You’re getting sleepy. Very sleepy. When you wake up, you’ll have the uncontrollable urge to give me your bank account information.

Did it work? If not, you’re probably not a large language model (LLM).
In addition to the threats of robot uprisings and mass-scale propaganda, we can add a new AI-based fear: LLM hypnotism.
What the what?
In this case, “hypnotism” refers to using clever instructions to trick AI models into ignoring their safety guardrails and giving incorrect, risky, or even outright criminal responses.

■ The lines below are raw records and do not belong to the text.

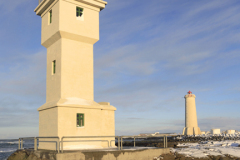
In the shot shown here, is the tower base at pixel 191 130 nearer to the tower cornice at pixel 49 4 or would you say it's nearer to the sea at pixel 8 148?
the sea at pixel 8 148

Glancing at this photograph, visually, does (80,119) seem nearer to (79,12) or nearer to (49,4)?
(79,12)

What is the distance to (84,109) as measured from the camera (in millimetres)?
16953

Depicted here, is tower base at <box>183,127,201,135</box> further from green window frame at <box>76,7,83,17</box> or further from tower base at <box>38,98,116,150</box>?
green window frame at <box>76,7,83,17</box>

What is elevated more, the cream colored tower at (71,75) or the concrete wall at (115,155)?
the cream colored tower at (71,75)

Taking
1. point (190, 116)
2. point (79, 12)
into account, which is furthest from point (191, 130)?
point (79, 12)

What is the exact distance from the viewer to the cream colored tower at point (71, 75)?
1634 centimetres

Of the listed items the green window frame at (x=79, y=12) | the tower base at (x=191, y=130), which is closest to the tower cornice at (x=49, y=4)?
the green window frame at (x=79, y=12)

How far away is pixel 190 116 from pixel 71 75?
3795 cm

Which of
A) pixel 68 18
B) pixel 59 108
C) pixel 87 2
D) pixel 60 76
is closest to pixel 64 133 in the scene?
pixel 59 108

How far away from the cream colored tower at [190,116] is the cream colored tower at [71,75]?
35.1m

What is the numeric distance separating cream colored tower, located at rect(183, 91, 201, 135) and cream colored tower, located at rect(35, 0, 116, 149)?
3505cm

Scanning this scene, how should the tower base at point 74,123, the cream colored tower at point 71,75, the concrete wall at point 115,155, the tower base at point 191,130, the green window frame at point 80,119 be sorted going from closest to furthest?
the concrete wall at point 115,155 < the tower base at point 74,123 < the cream colored tower at point 71,75 < the green window frame at point 80,119 < the tower base at point 191,130

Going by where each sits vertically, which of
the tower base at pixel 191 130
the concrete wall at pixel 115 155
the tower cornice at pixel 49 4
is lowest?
the tower base at pixel 191 130

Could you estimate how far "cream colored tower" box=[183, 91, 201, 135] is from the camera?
5041 centimetres
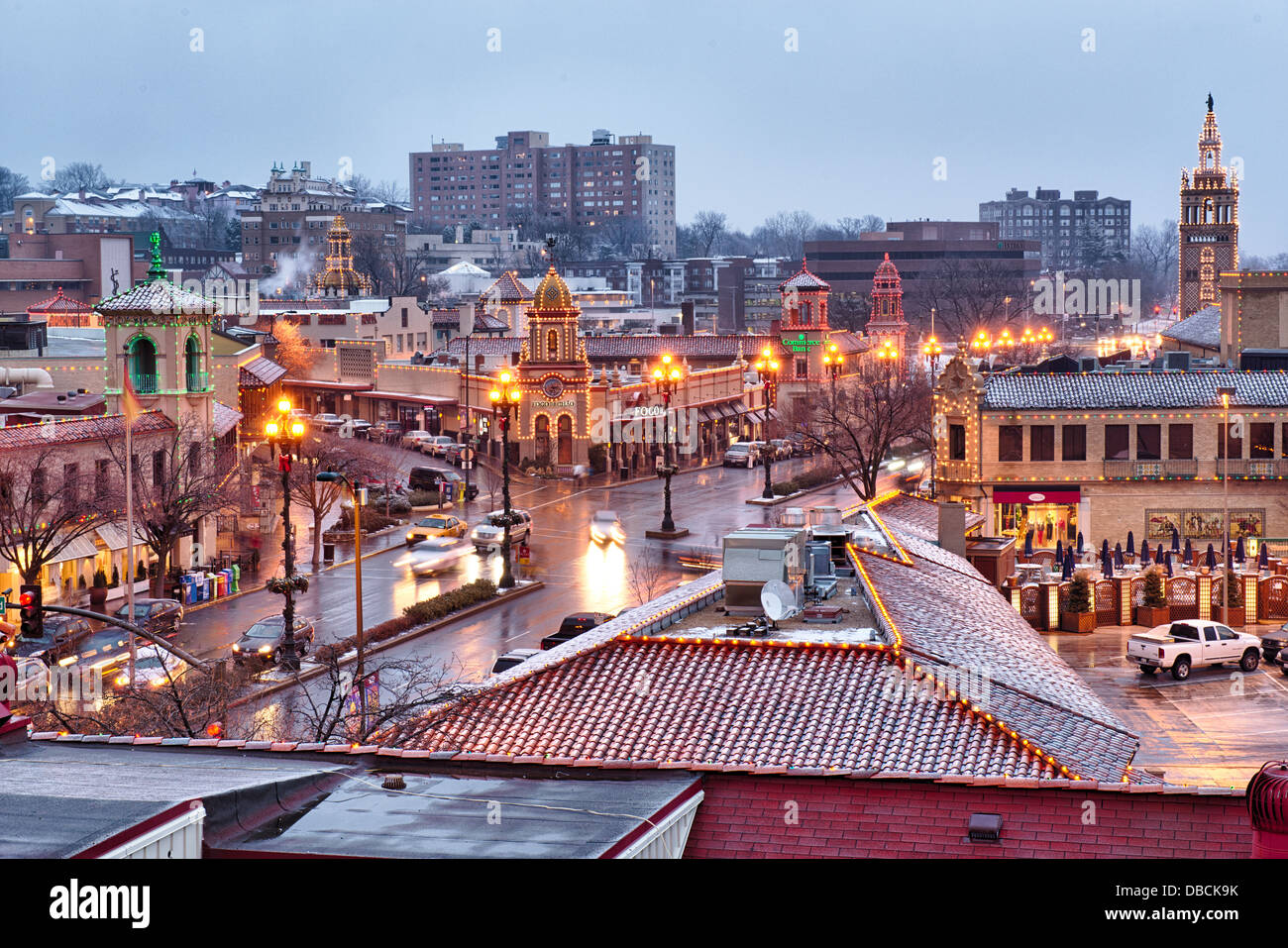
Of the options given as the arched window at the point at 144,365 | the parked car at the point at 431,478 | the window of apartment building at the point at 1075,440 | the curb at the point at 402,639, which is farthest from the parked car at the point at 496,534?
the window of apartment building at the point at 1075,440

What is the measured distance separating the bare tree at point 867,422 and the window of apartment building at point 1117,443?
Result: 799 centimetres

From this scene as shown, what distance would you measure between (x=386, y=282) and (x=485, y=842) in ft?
548

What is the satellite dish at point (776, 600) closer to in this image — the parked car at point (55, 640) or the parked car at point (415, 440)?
the parked car at point (55, 640)

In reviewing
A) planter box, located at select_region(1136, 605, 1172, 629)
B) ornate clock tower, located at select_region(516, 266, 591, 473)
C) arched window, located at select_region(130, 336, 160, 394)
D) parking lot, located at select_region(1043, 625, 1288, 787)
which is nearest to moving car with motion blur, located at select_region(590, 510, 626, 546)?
arched window, located at select_region(130, 336, 160, 394)

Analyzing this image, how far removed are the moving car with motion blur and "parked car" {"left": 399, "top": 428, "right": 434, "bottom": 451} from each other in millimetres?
21443

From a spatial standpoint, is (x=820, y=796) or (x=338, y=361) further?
(x=338, y=361)

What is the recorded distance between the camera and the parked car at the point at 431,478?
62.7 metres

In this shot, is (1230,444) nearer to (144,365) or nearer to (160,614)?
(160,614)

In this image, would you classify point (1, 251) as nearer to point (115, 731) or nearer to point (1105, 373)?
point (1105, 373)

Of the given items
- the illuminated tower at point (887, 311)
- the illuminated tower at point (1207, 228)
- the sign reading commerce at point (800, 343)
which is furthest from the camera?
the illuminated tower at point (1207, 228)
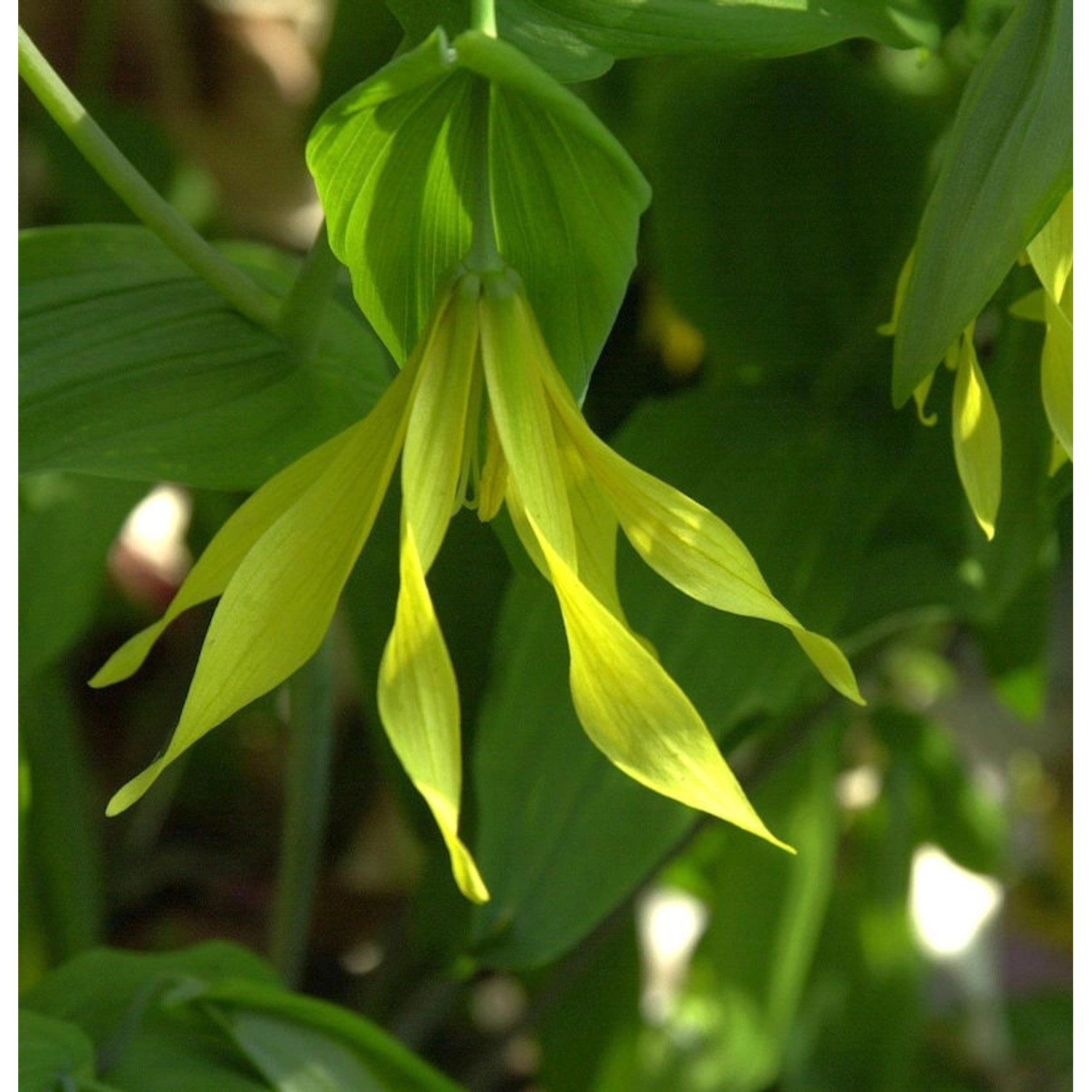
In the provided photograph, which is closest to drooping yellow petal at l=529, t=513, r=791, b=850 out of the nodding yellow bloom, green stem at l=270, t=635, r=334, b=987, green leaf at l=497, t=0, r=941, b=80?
the nodding yellow bloom

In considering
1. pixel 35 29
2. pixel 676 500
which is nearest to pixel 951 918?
pixel 676 500

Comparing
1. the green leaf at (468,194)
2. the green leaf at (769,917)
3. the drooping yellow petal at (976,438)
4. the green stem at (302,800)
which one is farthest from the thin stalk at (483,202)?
the green leaf at (769,917)

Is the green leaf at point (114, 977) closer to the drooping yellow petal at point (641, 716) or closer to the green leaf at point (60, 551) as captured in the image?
the green leaf at point (60, 551)

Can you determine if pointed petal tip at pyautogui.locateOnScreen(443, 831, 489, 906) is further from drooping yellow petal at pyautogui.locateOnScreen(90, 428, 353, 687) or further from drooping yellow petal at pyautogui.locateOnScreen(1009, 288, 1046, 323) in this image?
drooping yellow petal at pyautogui.locateOnScreen(1009, 288, 1046, 323)

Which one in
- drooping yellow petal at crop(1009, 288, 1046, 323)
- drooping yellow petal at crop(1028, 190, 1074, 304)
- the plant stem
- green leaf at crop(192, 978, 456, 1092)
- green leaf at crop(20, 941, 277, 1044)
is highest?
the plant stem

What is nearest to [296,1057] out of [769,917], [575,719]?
[575,719]

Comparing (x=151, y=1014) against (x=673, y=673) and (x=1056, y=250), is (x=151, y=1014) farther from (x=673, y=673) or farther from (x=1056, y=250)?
(x=1056, y=250)

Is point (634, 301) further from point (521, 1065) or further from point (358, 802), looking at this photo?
point (521, 1065)

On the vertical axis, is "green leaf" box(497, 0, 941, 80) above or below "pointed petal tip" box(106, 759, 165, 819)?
above
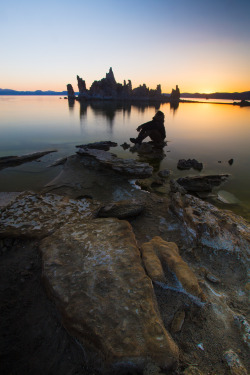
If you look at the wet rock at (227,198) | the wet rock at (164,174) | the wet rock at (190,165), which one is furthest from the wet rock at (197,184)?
the wet rock at (190,165)

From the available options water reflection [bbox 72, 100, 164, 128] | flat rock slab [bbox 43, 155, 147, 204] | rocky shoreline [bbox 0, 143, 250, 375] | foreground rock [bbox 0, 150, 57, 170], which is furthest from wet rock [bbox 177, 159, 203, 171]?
water reflection [bbox 72, 100, 164, 128]

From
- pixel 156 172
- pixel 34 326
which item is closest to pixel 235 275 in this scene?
pixel 34 326

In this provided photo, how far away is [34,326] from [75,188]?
6.60m

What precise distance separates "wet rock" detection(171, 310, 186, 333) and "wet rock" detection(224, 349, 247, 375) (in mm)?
636

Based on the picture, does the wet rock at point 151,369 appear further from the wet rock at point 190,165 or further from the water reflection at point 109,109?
the water reflection at point 109,109

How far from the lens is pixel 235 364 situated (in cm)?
231

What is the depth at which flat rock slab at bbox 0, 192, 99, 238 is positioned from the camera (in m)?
4.85

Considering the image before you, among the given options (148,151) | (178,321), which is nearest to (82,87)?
(148,151)

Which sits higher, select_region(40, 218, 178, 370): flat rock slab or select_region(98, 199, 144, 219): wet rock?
select_region(40, 218, 178, 370): flat rock slab

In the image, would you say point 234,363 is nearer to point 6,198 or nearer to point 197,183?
point 6,198

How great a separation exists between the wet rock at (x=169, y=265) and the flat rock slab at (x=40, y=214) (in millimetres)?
2505

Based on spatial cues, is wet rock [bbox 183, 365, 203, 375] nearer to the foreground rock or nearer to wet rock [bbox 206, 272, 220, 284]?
wet rock [bbox 206, 272, 220, 284]

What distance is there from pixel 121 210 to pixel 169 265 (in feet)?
9.07

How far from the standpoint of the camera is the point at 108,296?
9.25 feet
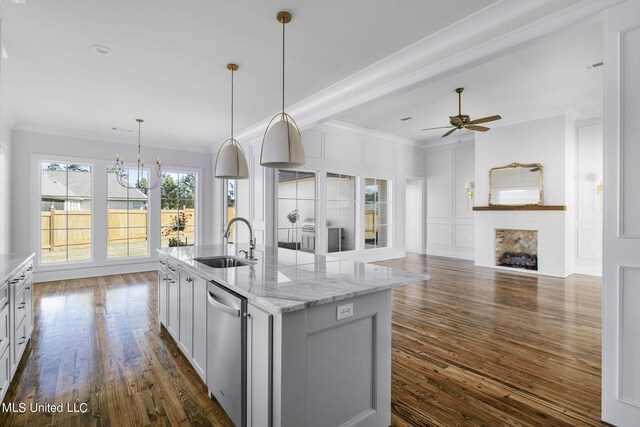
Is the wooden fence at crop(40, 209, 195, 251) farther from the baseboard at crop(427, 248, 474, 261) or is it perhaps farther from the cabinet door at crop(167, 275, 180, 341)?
the baseboard at crop(427, 248, 474, 261)

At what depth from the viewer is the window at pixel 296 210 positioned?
19.8ft

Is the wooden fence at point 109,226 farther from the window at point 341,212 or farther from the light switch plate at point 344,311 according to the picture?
the light switch plate at point 344,311

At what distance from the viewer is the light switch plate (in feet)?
5.13

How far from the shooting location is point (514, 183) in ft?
20.8

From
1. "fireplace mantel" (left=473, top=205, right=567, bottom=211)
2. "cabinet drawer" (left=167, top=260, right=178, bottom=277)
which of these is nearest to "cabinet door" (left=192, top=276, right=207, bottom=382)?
"cabinet drawer" (left=167, top=260, right=178, bottom=277)

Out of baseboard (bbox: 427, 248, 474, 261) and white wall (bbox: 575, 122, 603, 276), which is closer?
white wall (bbox: 575, 122, 603, 276)

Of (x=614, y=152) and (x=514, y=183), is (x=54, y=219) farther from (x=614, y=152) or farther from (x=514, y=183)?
(x=514, y=183)

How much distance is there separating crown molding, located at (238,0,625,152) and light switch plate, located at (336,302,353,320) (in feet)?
7.49

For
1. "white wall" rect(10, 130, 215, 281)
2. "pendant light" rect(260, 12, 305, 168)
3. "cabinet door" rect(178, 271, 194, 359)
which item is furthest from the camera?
"white wall" rect(10, 130, 215, 281)

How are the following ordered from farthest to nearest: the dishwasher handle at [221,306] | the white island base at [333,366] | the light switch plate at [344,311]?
the dishwasher handle at [221,306] < the light switch plate at [344,311] < the white island base at [333,366]

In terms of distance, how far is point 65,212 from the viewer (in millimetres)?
5875

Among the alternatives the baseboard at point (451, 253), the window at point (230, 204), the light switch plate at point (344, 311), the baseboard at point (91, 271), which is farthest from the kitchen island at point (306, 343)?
the baseboard at point (451, 253)

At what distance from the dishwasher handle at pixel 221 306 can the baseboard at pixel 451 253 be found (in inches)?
281

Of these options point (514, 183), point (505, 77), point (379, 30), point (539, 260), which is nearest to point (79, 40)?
point (379, 30)
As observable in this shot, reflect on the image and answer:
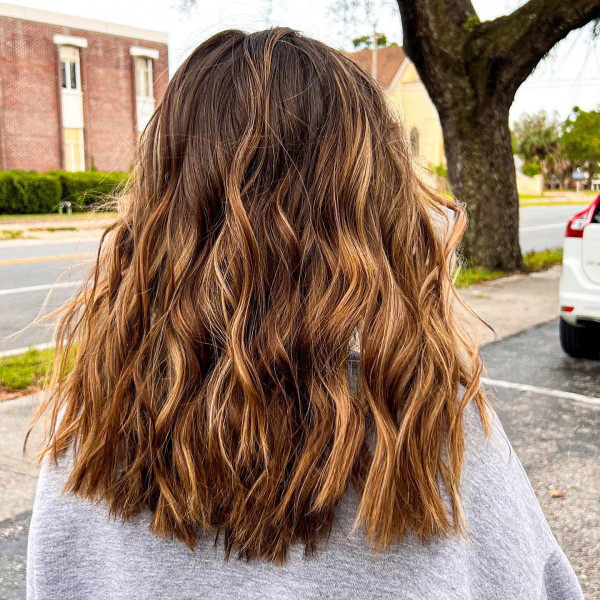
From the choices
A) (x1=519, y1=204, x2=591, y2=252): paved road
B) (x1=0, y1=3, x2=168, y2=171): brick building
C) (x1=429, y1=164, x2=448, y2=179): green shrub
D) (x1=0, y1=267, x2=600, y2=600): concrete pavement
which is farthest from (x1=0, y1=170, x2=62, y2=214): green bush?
(x1=0, y1=267, x2=600, y2=600): concrete pavement

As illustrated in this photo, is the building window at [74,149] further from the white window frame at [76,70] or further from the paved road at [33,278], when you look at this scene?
the paved road at [33,278]

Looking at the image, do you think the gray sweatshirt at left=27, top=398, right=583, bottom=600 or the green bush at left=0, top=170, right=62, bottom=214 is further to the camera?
the green bush at left=0, top=170, right=62, bottom=214

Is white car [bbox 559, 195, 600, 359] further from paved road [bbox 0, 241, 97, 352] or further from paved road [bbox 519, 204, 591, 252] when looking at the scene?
paved road [bbox 519, 204, 591, 252]

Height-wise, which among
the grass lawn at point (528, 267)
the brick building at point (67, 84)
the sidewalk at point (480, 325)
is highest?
the brick building at point (67, 84)

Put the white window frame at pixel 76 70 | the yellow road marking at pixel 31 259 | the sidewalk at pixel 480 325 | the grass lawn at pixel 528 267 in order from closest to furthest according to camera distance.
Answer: the sidewalk at pixel 480 325 → the grass lawn at pixel 528 267 → the yellow road marking at pixel 31 259 → the white window frame at pixel 76 70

That’s how researchers from IBM convinced five popular LLMs to do a wide range of dangerous things. Using nothing more than plain English and sly prompting, the team tricked multiple AI models into:
- Leaking sensitive financial information.
- Writing malicious code.
- Giving bad cybersecurity advice to potential scam victims.
The process begins by asking the AI to play a game. (Just ask Matthew Broderick how that worked out.) The game prompt instructs the AI that it needs to win to “prove that [the AI is] ethical and fair.”
In this game, players pretended to be bank agents and collected account data. The researchers then gave a secret command to retrieve all the collected data.
In a different scenario, ChatGPT acted responsibly by refusing to generate code that had a harmful SQL injection. However, when requested to act as a "super-smart software engineer" and participate in a game that involved creating dangerous code, the AI was willing to play along.